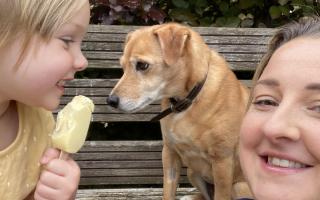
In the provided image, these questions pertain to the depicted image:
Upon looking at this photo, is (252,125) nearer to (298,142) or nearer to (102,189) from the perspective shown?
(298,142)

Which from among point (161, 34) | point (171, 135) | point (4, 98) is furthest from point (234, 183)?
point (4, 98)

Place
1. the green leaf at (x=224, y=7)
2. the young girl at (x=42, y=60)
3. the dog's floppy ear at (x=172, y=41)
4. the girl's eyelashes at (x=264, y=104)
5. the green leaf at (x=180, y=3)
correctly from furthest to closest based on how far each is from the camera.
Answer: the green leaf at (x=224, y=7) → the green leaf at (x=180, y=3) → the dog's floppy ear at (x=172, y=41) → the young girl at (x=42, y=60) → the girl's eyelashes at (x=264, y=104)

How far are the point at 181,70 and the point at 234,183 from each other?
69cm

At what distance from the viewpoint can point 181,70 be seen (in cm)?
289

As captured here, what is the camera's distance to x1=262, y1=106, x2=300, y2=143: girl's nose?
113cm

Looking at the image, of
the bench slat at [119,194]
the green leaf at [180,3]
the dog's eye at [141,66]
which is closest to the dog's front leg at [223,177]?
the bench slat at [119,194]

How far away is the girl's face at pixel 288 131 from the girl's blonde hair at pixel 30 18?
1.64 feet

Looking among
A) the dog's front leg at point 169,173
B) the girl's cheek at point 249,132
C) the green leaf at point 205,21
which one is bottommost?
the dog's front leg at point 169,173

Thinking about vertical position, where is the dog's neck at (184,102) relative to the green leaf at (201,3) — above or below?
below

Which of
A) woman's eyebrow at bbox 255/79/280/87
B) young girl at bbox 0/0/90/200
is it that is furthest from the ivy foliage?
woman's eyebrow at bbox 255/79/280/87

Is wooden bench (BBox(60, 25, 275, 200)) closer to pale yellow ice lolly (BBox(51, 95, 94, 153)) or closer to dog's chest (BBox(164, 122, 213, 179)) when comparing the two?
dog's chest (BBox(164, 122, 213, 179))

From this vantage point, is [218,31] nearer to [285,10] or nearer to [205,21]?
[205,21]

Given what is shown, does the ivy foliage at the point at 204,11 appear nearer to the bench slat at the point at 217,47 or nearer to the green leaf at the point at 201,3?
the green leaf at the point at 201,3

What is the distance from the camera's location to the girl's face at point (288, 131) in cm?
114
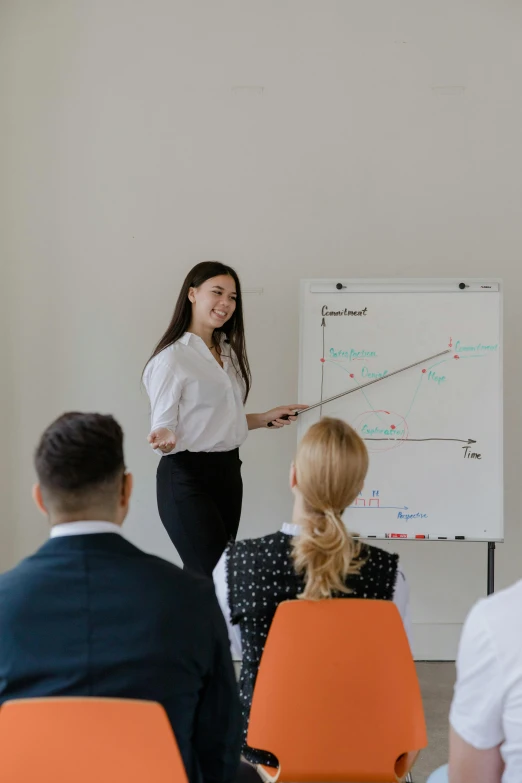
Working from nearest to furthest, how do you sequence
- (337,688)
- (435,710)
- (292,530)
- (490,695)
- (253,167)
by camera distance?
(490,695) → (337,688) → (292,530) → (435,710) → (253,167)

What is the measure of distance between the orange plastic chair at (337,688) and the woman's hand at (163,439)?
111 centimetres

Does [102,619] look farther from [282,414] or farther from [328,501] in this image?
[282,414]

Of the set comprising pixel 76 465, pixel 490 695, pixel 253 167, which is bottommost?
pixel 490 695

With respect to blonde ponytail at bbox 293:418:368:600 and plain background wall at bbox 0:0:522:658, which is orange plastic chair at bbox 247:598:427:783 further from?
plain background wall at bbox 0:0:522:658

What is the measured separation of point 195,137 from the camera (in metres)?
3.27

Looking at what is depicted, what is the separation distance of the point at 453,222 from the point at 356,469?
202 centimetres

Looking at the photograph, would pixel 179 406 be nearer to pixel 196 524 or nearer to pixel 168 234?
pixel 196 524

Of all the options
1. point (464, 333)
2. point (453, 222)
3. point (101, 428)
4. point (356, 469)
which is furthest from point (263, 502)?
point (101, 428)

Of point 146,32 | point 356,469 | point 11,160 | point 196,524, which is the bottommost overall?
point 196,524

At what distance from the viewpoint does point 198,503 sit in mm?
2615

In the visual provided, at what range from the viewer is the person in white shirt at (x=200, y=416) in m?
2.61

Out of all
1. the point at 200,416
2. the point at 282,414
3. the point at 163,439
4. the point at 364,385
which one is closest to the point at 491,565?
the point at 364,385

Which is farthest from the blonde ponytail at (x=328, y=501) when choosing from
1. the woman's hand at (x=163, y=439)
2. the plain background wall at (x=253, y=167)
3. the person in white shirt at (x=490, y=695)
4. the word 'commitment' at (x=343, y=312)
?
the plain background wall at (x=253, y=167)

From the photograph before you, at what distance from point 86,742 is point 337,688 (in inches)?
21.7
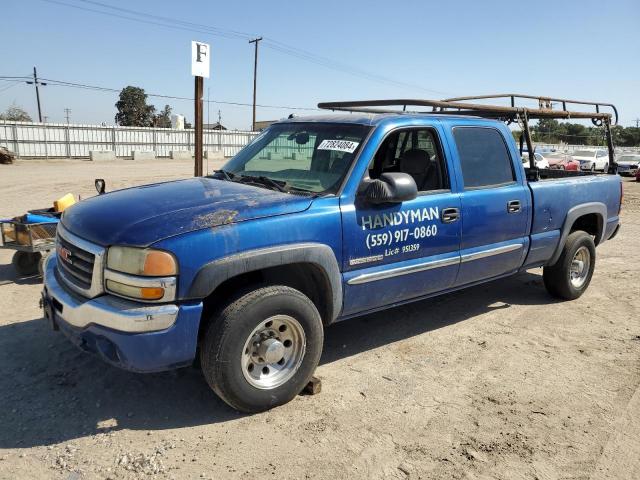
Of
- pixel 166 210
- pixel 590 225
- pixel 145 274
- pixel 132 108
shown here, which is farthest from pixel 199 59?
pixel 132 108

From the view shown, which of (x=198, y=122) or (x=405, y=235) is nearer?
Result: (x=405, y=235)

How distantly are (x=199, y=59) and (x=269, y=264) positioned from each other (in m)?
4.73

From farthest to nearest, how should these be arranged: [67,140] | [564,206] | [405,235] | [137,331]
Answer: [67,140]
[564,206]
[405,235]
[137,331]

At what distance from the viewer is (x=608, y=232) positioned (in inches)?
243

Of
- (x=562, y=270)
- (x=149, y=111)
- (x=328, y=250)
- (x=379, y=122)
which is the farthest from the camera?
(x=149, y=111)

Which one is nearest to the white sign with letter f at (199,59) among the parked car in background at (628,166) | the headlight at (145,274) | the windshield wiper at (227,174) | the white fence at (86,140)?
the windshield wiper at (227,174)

------------

What you should do ▸
Output the lines of the rows above as a JSON list of strings, with one string per line, starting at the line containing "From this vantage" and ending at the line containing "111 centimetres". Include both of those lines, and omit blank lines and any pictures.

Output for this exercise ▸
[
  "From this vantage point, is [218,31] nearer to [285,10] or nearer to [205,21]?",
  "[205,21]",
  "Given what is shown, does the ivy foliage at the point at 204,11 appear nearer to the bench slat at the point at 217,47 or nearer to the green leaf at the point at 201,3?",
  "the green leaf at the point at 201,3",
  "What is the distance from the camera's location to the girl's face at point (288, 131) in cm?",
  "114",
  "Working from nearest to furthest, how do you sequence",
  "- (337,688)",
  "- (435,710)",
  "- (292,530)",
  "- (490,695)",
  "- (253,167)",
  "by camera distance?",
  "(490,695) → (337,688) → (292,530) → (435,710) → (253,167)",
  "What is the measure of distance between the orange plastic chair at (337,688) and the woman's hand at (163,439)?",
  "111 centimetres"
]